Desde a morte do ex-governador Jackson Lago, em abril de 2011, o PDT maranhense passa por mudanças de comando. Como herdeiro do espólio político de Jackson, assumiu a legenda o filho, Igor Lago, que três anos depois – após perder a direção da sigla – anuncia que deixará o PDT. Os atuais dirigentes, como o deputado federal Weverton Rocha, garantem que o partido não perderá com isso.

Ainda no campo das possibilidades, a saída do médico Igor Lago – filho do fundador do PDT, junto com Leonel Brizola, Jackson Lago – não é vista como problema pelo presidente do PDT de São Luís, Weverton Rocha. De acordo com o deputado federal, não há como avaliar a saída de Lago porque considera que este nunca fez parte de fato dos quadros pedetistas.

“Não se perde algo que nunca se teve. E nunca tivemos de fato o Igor Lago trabalhando pelo PDT. Por isso, não tenho como avaliar a saída dele do partido se não considero que ele realmente foi do PDT”, afirmou Weverton Rocha.

Renato Dionísio – um dos históricos do PDT, que sempre participou das administrações de Jackson Lago – também considera irrelevante a debandada do filho de Jackson Lago.

De acordo com Dionísio, foi errado filiar Igor Lago ao PDT apenas para ele ser presidente da legenda, já que ele não tem relação com os pedetistas. “Comandar de Ribeirão Preto um dos maiores partidos do Maranhão é no mínimo falta de respeito com os militantes.
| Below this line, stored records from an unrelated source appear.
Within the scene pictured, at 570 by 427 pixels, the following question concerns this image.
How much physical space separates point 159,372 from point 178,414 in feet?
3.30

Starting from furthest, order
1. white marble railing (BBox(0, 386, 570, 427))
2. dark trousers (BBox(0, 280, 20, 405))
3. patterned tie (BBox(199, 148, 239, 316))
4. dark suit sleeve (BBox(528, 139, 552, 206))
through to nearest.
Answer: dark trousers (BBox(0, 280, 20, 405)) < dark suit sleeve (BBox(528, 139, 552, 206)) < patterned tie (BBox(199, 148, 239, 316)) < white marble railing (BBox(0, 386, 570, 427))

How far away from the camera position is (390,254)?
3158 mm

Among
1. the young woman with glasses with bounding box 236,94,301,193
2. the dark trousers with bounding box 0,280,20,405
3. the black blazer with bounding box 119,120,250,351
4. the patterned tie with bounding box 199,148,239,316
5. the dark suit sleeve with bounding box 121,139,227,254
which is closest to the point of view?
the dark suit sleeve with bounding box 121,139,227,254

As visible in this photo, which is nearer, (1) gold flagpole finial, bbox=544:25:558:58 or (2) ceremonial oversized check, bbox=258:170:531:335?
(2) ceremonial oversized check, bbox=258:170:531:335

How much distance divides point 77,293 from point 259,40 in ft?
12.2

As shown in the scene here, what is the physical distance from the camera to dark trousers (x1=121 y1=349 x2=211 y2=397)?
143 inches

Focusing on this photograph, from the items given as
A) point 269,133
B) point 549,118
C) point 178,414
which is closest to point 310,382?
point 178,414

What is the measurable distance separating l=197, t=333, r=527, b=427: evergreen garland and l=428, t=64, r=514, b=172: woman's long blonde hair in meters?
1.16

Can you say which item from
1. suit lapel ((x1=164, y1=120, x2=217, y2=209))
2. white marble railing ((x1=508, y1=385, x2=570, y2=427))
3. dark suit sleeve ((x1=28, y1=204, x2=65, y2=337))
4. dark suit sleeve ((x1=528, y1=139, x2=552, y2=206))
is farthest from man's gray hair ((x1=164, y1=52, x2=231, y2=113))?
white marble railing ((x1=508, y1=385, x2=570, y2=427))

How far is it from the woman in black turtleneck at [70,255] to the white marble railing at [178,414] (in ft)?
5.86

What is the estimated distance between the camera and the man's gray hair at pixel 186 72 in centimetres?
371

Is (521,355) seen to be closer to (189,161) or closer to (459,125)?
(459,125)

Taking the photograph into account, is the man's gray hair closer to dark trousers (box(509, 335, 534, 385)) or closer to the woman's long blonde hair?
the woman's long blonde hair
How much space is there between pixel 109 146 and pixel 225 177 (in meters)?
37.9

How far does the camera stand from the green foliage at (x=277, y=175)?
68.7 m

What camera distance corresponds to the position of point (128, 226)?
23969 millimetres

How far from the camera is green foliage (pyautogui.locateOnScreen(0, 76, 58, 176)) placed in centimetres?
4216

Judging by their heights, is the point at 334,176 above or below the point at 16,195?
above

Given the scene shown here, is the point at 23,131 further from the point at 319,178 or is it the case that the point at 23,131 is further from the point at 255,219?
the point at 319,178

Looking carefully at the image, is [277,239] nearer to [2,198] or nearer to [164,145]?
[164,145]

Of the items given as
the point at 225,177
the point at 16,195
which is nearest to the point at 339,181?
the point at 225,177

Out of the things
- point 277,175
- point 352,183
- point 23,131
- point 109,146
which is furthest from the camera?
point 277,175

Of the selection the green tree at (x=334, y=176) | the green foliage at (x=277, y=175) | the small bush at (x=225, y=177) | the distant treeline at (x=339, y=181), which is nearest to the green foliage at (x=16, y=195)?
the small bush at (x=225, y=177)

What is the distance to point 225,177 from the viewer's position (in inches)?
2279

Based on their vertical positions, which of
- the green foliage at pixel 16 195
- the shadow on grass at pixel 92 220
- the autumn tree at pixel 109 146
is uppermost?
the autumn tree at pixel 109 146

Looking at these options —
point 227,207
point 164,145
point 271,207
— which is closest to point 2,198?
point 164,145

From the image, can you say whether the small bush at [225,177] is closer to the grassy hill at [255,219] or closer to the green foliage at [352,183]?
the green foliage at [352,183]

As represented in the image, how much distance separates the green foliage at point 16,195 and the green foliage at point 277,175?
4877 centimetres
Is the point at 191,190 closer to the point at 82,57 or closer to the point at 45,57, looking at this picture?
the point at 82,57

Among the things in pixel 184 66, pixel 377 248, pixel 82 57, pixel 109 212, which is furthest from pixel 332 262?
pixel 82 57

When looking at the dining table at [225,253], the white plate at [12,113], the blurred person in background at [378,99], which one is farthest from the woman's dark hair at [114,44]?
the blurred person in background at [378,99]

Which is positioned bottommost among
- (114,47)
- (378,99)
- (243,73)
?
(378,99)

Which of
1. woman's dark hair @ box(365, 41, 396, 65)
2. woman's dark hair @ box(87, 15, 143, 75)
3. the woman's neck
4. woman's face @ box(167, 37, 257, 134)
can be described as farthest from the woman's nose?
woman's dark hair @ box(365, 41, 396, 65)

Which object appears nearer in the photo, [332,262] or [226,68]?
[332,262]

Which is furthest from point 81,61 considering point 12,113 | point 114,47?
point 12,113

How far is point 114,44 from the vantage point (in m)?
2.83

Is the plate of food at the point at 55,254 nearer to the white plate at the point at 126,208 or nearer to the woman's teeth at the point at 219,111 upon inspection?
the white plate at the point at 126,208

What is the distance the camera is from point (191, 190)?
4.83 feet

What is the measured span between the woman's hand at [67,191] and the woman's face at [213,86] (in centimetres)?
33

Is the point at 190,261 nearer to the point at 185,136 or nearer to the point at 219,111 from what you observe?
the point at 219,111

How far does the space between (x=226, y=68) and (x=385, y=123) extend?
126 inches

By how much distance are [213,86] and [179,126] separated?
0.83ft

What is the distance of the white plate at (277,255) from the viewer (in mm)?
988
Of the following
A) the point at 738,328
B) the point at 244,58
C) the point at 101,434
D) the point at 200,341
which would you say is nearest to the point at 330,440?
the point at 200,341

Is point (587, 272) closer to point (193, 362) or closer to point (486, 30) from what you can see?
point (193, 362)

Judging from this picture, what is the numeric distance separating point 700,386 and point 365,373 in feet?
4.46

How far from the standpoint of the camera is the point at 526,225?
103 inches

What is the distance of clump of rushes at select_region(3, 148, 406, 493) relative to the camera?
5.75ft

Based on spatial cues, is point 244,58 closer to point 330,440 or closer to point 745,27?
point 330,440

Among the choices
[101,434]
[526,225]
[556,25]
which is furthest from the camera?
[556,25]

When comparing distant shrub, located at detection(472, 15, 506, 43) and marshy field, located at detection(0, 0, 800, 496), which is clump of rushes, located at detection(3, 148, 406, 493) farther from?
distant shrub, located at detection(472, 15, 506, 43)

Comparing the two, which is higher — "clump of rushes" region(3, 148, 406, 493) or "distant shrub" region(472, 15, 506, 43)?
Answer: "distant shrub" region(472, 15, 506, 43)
Ele deixa o partido e pergunto: quando ele realmente foi do PDT?”, disse.

Menos indiferente foi o presidente estadual da legenda. Julião Amin se mostrou surpreso com a possibilidade da saída de Igor Lago. De acordo com Amin, Lago é um importante quadro para o PDT. Sem comentar os problemas pedetistas apontados pelo filho de Jackson Lago, ele diz esperar somente que o médico Igor Lago desconsidere essa possibilidade de deixar o partido.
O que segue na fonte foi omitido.